Some of these images look scary because the models don't "know" anything, at least not in the way we do.
These images are the result of advanced algorithms and calculators that compare pixel values. They can spot and reproduce trends from training data, but can't interpret it. If so, they'd know dogs have two eyes and one face per head. If machines can think creatively, they're keeping it quiet.
You could be forgiven for thinking otherwise, given OpenAI's Dall-impressive E's results. From a technological perspective, it's incredible.
Arthur C. Clarke once said, "Any sufficiently advanced technology is indistinguishable from magic." Dall-magic E's requires a lot of math, computer science, processing power, and research. OpenAI did a great job, and we should applaud them.
Dall-E and similar tools match words and phrases to image data to train generative models. Matching text to images requires sorting and defining the images. Untold millions of low-wage data entry workers, content creators optimizing images for SEO, and anyone who has used a Captcha to access a website make these decisions. These people could live and die without receiving credit for their work, even though the project wouldn't exist without them.
This technique produces images that are less like paintings and more like mirrors that reflect our own beliefs and ideals back at us, albeit via a very complex prism. Due to the limitations and biases that these models portray, we must exercise caution when viewing these images.
The issue was succinctly articulated by artist Mimi Onuoha in her piece "On Algorithmic Violence":
As we continue to see the rise of algorithms being used for civic, social, and cultural decision-making, it becomes that much more important that we name the reality that we are seeing. Not because it is exceptional, but because it is ubiquitous. Not because it creates new inequities, but because it has the power to cloak and amplify existing ones. Not because it is on the horizon, but because it is already here.

Dmitrii Eliuseev
2 years ago
Creating Images on Your Local PC Using Stable Diffusion AI
Deep learning-based generative art is being researched. As usual, self-learning is better. Some models, like OpenAI's DALL-E 2, require registration and can only be used online, but others can be used locally, which is usually more enjoyable for curious users. I'll demonstrate the Stable Diffusion model's operation on a standard PC.
Let’s get started.
What It Does
Stable Diffusion uses numerous components:
A generative model trained to produce images is called a diffusion model. The model is incrementally improving the starting data, which is only random noise. The model has an image, and while it is being trained, the reversed process is being used to add noise to the image. Being able to reverse this procedure and create images from noise is where the true magic is (more details and samples can be found in the paper).

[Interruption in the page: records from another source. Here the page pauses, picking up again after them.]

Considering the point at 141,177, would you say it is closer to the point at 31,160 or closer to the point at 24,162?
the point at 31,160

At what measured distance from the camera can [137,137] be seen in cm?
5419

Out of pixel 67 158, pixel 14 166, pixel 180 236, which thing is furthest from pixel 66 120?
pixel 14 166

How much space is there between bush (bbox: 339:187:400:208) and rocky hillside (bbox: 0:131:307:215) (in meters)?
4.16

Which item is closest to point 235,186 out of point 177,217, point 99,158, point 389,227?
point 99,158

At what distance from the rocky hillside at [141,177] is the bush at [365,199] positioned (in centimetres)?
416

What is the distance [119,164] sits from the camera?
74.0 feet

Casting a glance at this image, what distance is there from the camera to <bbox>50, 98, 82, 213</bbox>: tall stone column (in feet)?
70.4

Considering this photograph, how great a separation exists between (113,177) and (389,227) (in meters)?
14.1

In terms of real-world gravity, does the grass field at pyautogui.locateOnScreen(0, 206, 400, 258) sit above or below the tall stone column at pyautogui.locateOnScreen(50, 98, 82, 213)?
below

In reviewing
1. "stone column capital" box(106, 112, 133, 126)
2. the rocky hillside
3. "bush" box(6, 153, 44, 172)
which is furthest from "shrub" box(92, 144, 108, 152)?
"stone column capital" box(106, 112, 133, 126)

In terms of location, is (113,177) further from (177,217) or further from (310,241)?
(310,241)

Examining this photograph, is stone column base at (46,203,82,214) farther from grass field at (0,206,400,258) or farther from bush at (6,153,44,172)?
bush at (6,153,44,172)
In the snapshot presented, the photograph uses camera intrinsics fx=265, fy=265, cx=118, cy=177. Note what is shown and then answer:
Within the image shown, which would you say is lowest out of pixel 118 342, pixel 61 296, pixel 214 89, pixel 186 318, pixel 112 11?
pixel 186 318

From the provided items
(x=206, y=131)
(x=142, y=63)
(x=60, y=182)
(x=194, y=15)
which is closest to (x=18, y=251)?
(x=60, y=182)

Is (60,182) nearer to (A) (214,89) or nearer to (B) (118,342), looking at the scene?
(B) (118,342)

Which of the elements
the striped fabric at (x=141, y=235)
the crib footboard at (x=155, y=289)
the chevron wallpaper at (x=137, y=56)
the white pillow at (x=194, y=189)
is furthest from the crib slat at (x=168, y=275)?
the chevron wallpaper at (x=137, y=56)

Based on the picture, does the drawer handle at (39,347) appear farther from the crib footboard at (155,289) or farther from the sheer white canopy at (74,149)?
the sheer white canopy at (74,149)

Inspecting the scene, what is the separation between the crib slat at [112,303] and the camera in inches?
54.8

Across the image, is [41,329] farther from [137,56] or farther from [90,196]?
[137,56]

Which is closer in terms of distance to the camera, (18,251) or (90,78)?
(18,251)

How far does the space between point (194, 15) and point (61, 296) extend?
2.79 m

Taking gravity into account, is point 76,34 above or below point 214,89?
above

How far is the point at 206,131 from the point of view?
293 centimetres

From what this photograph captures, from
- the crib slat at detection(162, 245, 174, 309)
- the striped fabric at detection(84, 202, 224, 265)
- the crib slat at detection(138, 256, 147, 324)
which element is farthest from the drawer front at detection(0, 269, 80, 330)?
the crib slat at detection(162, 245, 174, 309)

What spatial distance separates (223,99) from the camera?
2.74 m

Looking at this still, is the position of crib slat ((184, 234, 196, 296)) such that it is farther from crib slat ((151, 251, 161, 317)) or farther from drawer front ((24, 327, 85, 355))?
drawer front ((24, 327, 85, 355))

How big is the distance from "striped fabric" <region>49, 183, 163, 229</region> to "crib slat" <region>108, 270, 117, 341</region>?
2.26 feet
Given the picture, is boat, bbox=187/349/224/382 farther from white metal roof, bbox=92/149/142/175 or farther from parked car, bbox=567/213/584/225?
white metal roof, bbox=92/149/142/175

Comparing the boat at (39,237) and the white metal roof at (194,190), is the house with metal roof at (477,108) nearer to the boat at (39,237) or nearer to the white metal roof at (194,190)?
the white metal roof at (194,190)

An internal compressed representation of a latent diffusion model, which may be altered to produce the desired images, is used (more details can be found in the paper). The capacity to fine-tune the generation process is essential because producing pictures at random is not very attractive (as we can see, for instance, in Generative Adversarial Networks).

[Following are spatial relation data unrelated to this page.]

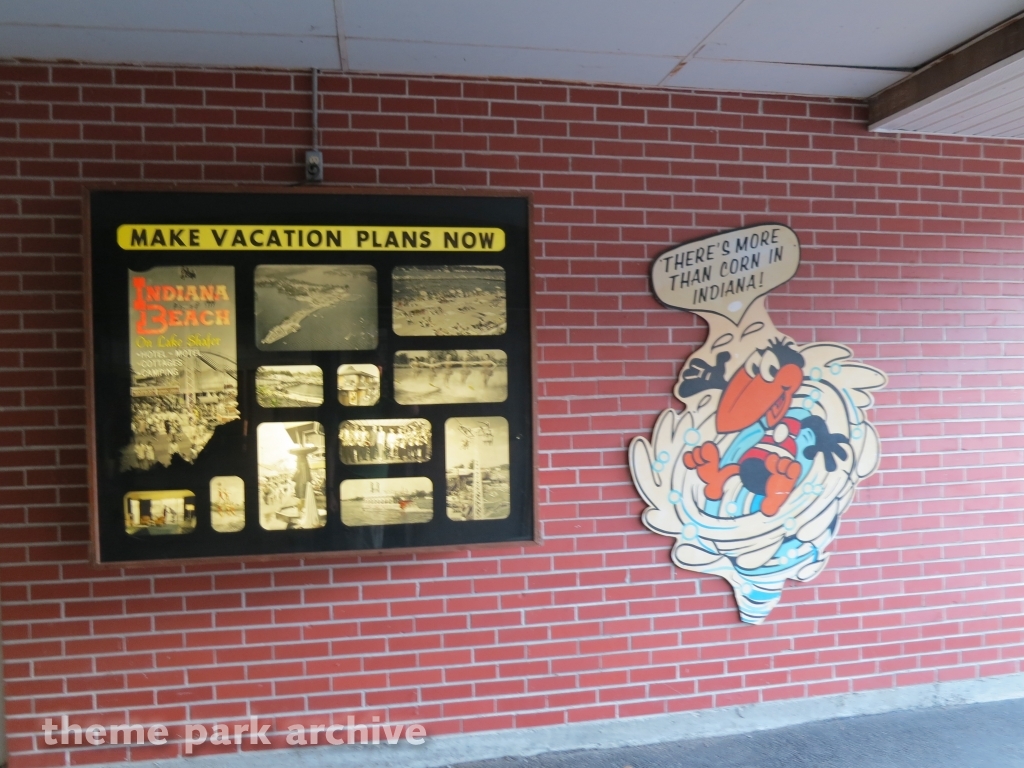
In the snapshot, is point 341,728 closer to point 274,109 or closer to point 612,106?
point 274,109

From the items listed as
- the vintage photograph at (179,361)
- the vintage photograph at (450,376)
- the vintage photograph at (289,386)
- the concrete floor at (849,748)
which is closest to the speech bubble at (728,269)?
the vintage photograph at (450,376)

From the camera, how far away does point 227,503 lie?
249 cm

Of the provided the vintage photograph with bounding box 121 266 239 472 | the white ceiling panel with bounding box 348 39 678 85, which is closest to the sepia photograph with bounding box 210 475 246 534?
the vintage photograph with bounding box 121 266 239 472

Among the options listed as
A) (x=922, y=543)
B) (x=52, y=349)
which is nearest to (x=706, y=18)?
(x=922, y=543)

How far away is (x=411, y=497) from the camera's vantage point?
258 cm

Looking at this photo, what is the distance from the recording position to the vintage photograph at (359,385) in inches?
100.0

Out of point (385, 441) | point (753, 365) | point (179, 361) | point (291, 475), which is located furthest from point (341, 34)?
point (753, 365)

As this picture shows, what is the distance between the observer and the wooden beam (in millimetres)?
2383

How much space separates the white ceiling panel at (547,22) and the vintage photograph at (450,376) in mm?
1201

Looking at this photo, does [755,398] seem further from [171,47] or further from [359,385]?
[171,47]

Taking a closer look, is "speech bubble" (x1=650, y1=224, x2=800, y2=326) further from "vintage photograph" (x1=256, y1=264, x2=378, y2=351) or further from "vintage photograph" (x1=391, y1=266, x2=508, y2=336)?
"vintage photograph" (x1=256, y1=264, x2=378, y2=351)

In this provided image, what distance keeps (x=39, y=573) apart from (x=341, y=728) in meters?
1.36

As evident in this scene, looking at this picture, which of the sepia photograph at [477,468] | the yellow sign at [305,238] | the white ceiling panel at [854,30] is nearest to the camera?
the white ceiling panel at [854,30]

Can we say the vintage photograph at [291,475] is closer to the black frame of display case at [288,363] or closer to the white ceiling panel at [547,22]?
the black frame of display case at [288,363]
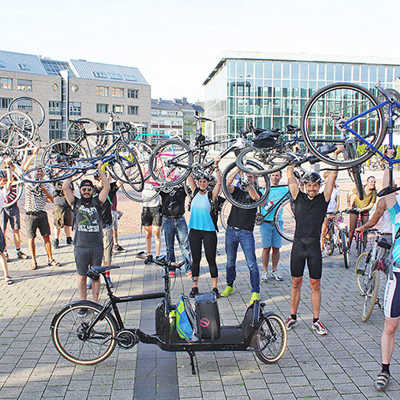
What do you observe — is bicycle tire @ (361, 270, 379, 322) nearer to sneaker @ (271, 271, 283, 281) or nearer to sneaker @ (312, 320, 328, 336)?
sneaker @ (312, 320, 328, 336)

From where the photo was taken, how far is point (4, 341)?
548cm

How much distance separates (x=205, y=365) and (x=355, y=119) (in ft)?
10.5

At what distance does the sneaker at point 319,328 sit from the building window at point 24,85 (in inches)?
2380

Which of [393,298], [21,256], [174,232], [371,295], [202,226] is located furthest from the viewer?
[21,256]

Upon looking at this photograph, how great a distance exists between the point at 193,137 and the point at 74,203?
92.9 inches

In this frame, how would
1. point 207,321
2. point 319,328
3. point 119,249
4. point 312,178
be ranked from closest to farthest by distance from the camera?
point 207,321 → point 312,178 → point 319,328 → point 119,249

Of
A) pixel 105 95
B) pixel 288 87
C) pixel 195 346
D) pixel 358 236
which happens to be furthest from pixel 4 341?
pixel 105 95

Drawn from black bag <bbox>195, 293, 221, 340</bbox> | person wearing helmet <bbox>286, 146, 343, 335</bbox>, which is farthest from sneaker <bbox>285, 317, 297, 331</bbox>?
black bag <bbox>195, 293, 221, 340</bbox>

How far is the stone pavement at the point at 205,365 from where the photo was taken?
4.33m

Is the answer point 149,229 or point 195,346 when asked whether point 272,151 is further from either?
point 149,229

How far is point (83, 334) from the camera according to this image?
4.86 m

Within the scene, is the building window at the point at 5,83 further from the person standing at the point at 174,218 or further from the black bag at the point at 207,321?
the black bag at the point at 207,321

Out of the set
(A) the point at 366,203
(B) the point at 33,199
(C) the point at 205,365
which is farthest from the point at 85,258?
(A) the point at 366,203

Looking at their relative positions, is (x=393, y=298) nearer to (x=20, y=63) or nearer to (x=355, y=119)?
(x=355, y=119)
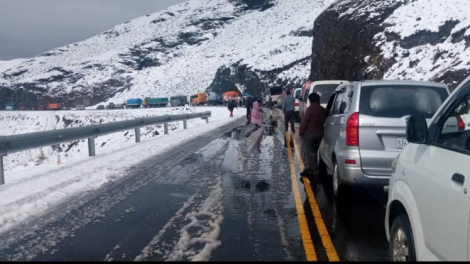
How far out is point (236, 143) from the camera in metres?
16.8

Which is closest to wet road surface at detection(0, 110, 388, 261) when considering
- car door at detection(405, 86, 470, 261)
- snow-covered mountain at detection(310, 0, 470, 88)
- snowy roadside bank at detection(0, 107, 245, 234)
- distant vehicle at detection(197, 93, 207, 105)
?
snowy roadside bank at detection(0, 107, 245, 234)

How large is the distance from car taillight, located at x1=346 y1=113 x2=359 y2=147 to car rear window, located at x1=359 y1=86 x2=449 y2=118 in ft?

A neural network model called CLIP (Contrastive Language-Image Pre-training) is used to translate natural language prompts into vector representations. This model, which was trained on 400,000,000 image-text pairs, enables the transformation of a text prompt into a latent space for the diffusion model in the scenario of stable diffusion (more details in that paper).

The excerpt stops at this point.